Todos se sientan en filas bien ordenadas. Sólo los dos reyes permanecen de pie y toman a Iseo de la mano. Los caballeros de Arturo rodean las reliquias.

—Reina —dice el rey Arturo—, ¿juráis que nunca Tristán sintió por vos amor deshonesto, sino sólo el afecto que debía tener por la esposa de su tío?

—Señores —dice Iseo—. Juro por Dios, por San Hilario, por estas sagradas reliquias y por todas cuantas existen en el mundo que nunca hombre entró entre mis piernas, salvo el malato que me tomó sobre su espalda para cruzar el vado y el rey Marcos, mi señor. Si alguien pide que haga otra prueba estoy dispuesta a aceptarlo.
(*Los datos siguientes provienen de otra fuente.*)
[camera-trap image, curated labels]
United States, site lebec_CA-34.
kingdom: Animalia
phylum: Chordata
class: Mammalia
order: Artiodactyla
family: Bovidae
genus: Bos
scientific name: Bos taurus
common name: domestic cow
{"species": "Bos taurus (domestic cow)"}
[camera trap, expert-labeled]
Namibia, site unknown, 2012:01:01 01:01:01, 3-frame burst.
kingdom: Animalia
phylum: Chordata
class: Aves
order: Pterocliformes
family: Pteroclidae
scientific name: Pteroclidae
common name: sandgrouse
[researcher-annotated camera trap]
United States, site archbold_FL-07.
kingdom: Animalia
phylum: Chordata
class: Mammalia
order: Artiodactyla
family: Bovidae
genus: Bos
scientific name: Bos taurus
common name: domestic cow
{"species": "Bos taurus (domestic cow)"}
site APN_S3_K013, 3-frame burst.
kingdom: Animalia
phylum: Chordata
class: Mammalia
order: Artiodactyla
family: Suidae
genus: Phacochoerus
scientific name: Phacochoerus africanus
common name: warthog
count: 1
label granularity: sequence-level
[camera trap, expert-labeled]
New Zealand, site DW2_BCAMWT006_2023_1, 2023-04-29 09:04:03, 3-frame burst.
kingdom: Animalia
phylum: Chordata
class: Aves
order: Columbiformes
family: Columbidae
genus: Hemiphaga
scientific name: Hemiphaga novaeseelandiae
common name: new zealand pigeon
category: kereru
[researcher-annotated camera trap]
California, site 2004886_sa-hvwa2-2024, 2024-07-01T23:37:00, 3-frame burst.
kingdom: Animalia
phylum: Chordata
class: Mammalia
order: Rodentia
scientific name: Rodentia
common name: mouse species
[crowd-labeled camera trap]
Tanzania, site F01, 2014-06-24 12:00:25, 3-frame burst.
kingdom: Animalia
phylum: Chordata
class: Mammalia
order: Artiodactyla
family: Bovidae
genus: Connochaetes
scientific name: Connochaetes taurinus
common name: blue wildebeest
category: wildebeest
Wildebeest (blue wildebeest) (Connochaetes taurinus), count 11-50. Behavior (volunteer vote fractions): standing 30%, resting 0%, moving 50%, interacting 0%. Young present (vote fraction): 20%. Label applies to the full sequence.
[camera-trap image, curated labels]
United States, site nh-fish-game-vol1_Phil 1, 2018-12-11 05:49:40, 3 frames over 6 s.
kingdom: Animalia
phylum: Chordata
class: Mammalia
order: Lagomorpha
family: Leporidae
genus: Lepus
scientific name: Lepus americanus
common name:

Todos aceptan el juramento y rechazan otras pruebas:

—¡Con qué fiereza ha jurado! —dicen todos—. ¡Bien se ha justificado! ¡Más ha dicho de lo que exigían los felones! ¡No hacen falta más pruebas! Después del juramento que hemos oído desaparece toda sospecha del rey hacia su sobrino. ¡Mal le venga a quien dude de su palabra!

Galván, sobrino de Arturo, se levanta y en voz alta, para que todos puedan oírlo, dice a Marcos:

—Rey, hemos presenciado el juramento. Si uno de los felones vuelve a acusar a la reina y la noticia llega hasta nuestros oídos, acudiremos en el acto en su defensa.

—Gracias, señor —responde Iseo.

Iseo, la de los cabellos dorados, da las gracias al rey Arturo:

—Señora —le responde el rey—. Mientras yo viva nadie osará mencionar vuestro nombre si no es para alabaros. Ruego al Rey, vuestro señor, que nunca vuelva a escuchar a los traidores.

—Si algún día lo hago —dice Marcos—, caiga sobre mí vuestro oprobio.

Los dos reyes se separan. Arturo marcha a Durelme, Marcos emprende el camino de la corte. Los cortesanos los despiden. Iseo sonríe feliz y envía en secreto a su fiel Perinís a casa del florestero Orri para dar cuenta a su amigo de cómo transcurrió el día.